Most anthologies leave me with a feeling of time wasted having read filler material that wasn’t good enough to be worthy of a long form story. Although Dark Screams: Volume Ten didn’t bat .1000, it is certainly one of the strongest anthologies in recent memory.
Bastion by Simon Clark
Massive in size when compared to the other stories in the anthology, Bastion explores a futuristic(?) apocalyptic (?) universe(?) ran by a group of young military boys. Without reason the boys fight z mysterious enemy and keep giant machines running day after day in a miles long decaying bunker.

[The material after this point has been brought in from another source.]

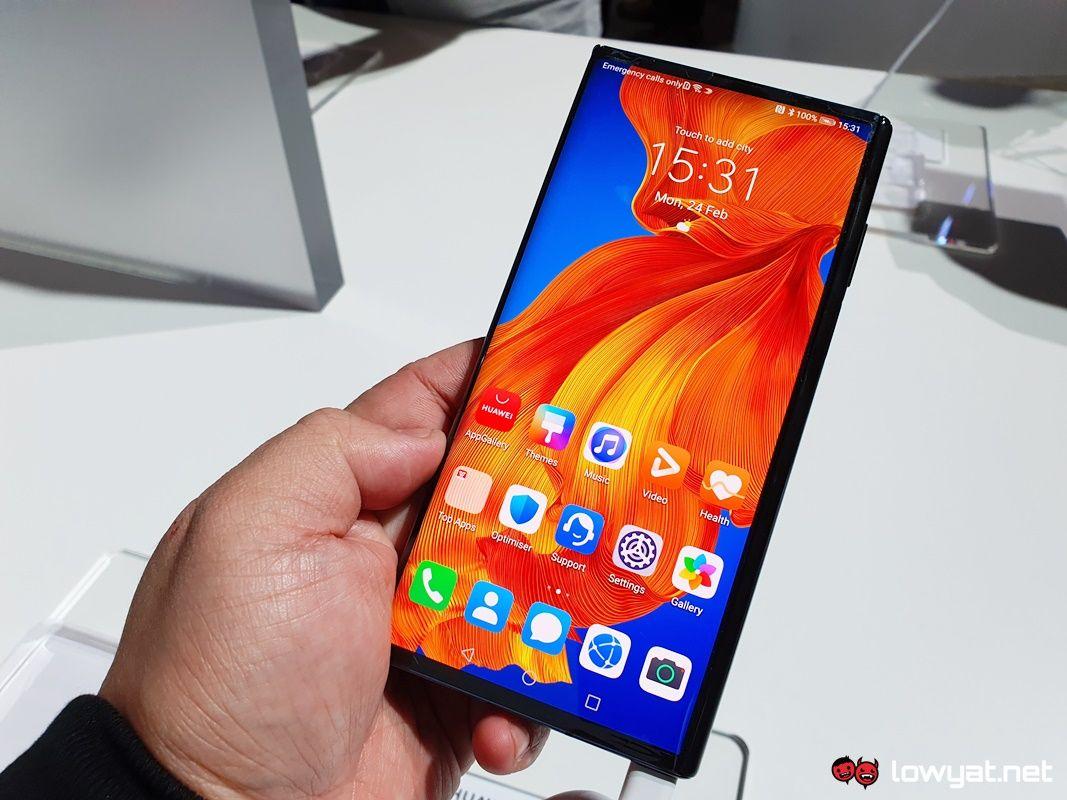 Huawei Mate Xs Handswe: Изработка на мали поправки 1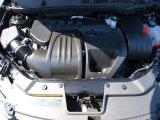 2010 Chevrolet Cobalt LS Coupe 2.2 Liter DOHC 16-Valve VVT 4 Cylinder Engine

Clark creates an engrossing world with his questions and motivations of the characters.
While certainly more science fiction than horror, Bastion is a great story to lead the anthology.
On Amen’s Shore by Clive Barker
Like most Barker works On Amen’s Shore needs a reread (or twelve) to fully comprehend, I’d that’s at all possible. Starting a Barker work I’m always trying to compute if human beings, gods, or one of a million variations between are being spoken of and speaking.
On Amen’s shore follows two men (?) searching for a man eating fish.
This is Jaws filtered through the fantasy of Barker. Dream worlds, multiple moons, and god hatred meet Moby Dick in On Amen’s Shore.
The Woman in the Blue Dress by Heather Herrman
The Woman in the Blue Dress is an average short story in an anthology; something that is fine to read, but not memorable. It tells of woman meeting a mysterious stranger (in a blue dress) and the predictable outcome and revelations associated with this stranger.
Seven Years by Wrath James White
Wrath James White is one of my favorite authors. Known for his extreme horror work, Seven Days finds him fitting nicely within the confines of a more mainstream anthology.
Seven Years shows that although you may have changed your life, it may come back to haunt you.
White ‘s story climaxes, like Woman in the Blue Dress in the short horror story tradition of going out with a Tales from the Crypt style zinger ending .
Dark Water by Marc Rains and Lisa Tuttle
In Dark Water a man believes he finds his soulmate and is invited to her home. In a well written, but forgettable story, he finds the truth about his newfound lover.
The Trendy-Bar Side of Life by Kristine Kathryn Rusch
There is a thin line between horror fiction and real life horror. While most horror fans are thrilled to see Tom Savini create realistic gore for Romero or Henry Rooker violently end his victims lives in Henry: Portrait of a Serial Killer, few genuinely want to witness real life atrocities.
Works by Jack Ketchum such as A Girl Next Door and Stranglehold have a valid place in the world of horror fiction, as does Rusch’s The Trendy-Bar Side of Life. However, the subject matter deserves to be placed with other stories that compliment it’s tone and ernesty. The deep subject matter of the psychology of rape victims is a jaring end to the book.